-- Excerpt provided follows --

So said American President Herbert Hoover and it’s still a popular idea today. In theory, the companies competing for our cash have to outperform their rivals to secure it. Competition is supposed to drive them on to brave new innovations and ensure that prices fall. In practice it’s debatable whether this is always the case.
There’s no doubt that some level of competition is healthy, in that it drives us on to achieve more. Many of the top OEMs divide internal divisions or project teams and play them off against each other to hit new heights. We’re also undeniably seeing a race to the bottom in terms of pricing in the smartphone market right now.
On the other hand, there’s a clear lack of innovation in smartphones. Designs have stagnated. Competing standards are holding back new developments like wireless charging, the smart home, and mobile payments. Competition is not always good for consumers.
Copying rivals
Few companies in any industry are genuinely focused on doing something new. Probably the most pernicious influence of that keenly felt competition is the need to keep an eye on what your rivals are doing. Any success they have must be emulated. That’s how we reach a situation where countless manufacturers are producing smartphones, but they all look extremely similar and have virtually identical features and functionality.
It’s a given that any successful product is going to dictate new directions and competitors will copy elements of it, or sometimes even rip it off wholesale. But at some point that copying habit goes beyond what has actually been successful with consumers. Companies can’t afford to be late to the party and so they start emulating everything their rivals are doing. They are being guided by their competition and spending huge amounts of money to try and gain an edge with incremental improvements to existing standards.
Instead of forging ahead with new innovations companies begin to focus on how they can protect what they produce. Time and resources plowed into patents and legal teams are diverted from the creative end of the business where you need huge investment to produce great products. But if you’re fundamentally risk-averse then it’s much cheaper to copy a successful idea and build on it than it is to come up with a new one.
A lack of agreed standards
The focus on ownership of the idea and the refusal to collaborate with others is holding back lots of technology. There’s no doubt that this is thoroughly negative for us as consumers. Why hasn’t wireless charging gone mainstream? There’s a demand for it, the technology is getting there, but the major players have been slow to come together and establish standards. It looks mercifully as though this may be starting to happen now, but the lack of agreement has stunted this industry so far and robbed us of a life with fewer wires.

-- Excerpt provided concluded --
-- Information supplied follows --

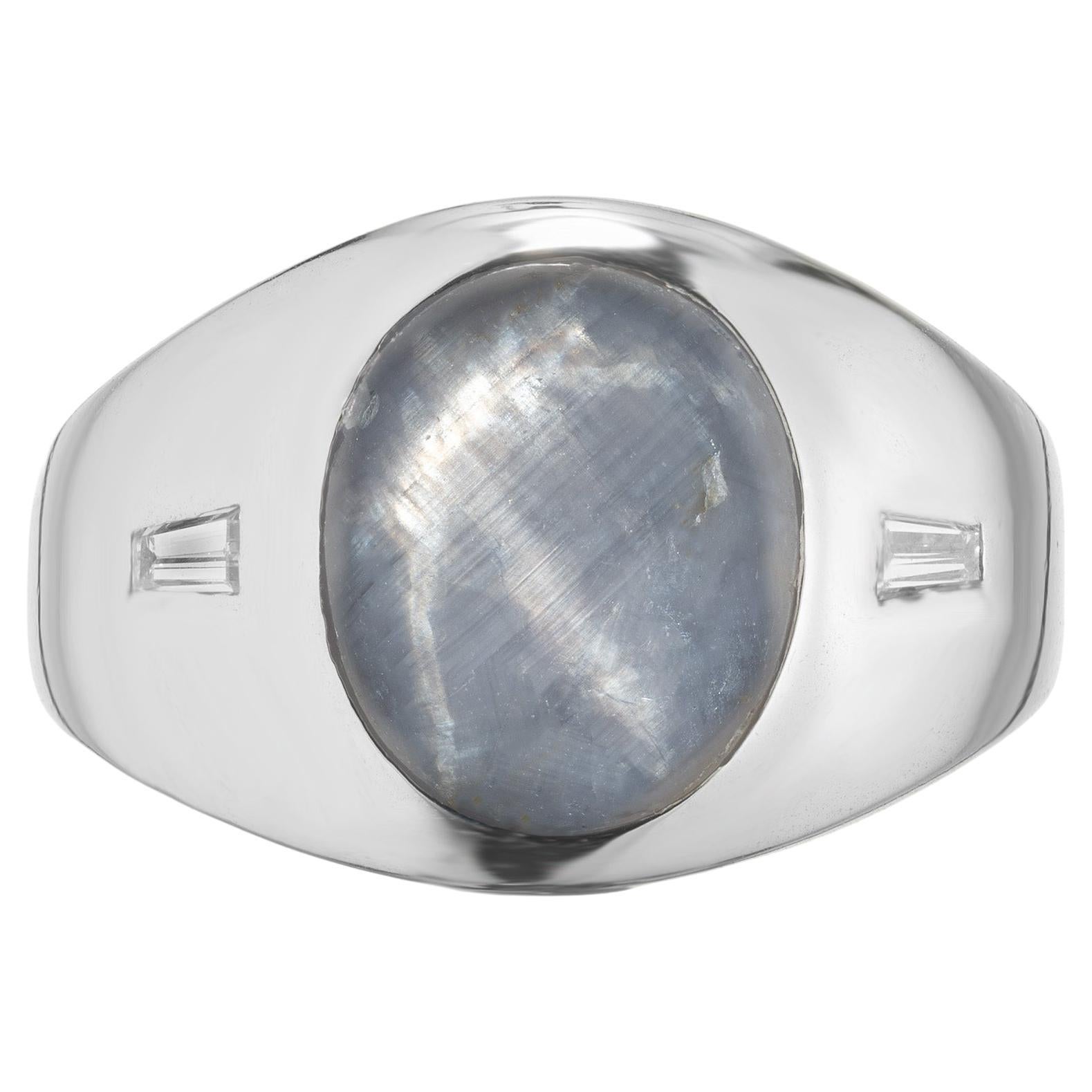 GIA Certified 6.00 Carat Oval Cabochon Star Sapphire Diamond White Gold Ring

-- Information supplied concluded --

**Work to complete:**
1. In the smartphone competition text, what do many of the top OEMs do with internal divisions or project teams?
2. Reproduce word for word everything in the smartphone competition text from "Instead of forging" down to "with a new one.".
The listing is separate material and has nothing to do with the smartphone competition text.

**Exercise solutions:**
1. They divide them and play them off against each other to hit new heights.

2.
Instead of forging ahead with new innovations companies begin to focus on how they can protect what they produce. Time and resources plowed into patents and legal teams are diverted from the creative end of the business where you need huge investment to produce great products. But if you’re fundamentally risk-averse then it’s much cheaper to copy a successful idea and build on it than it is to come up with a new one.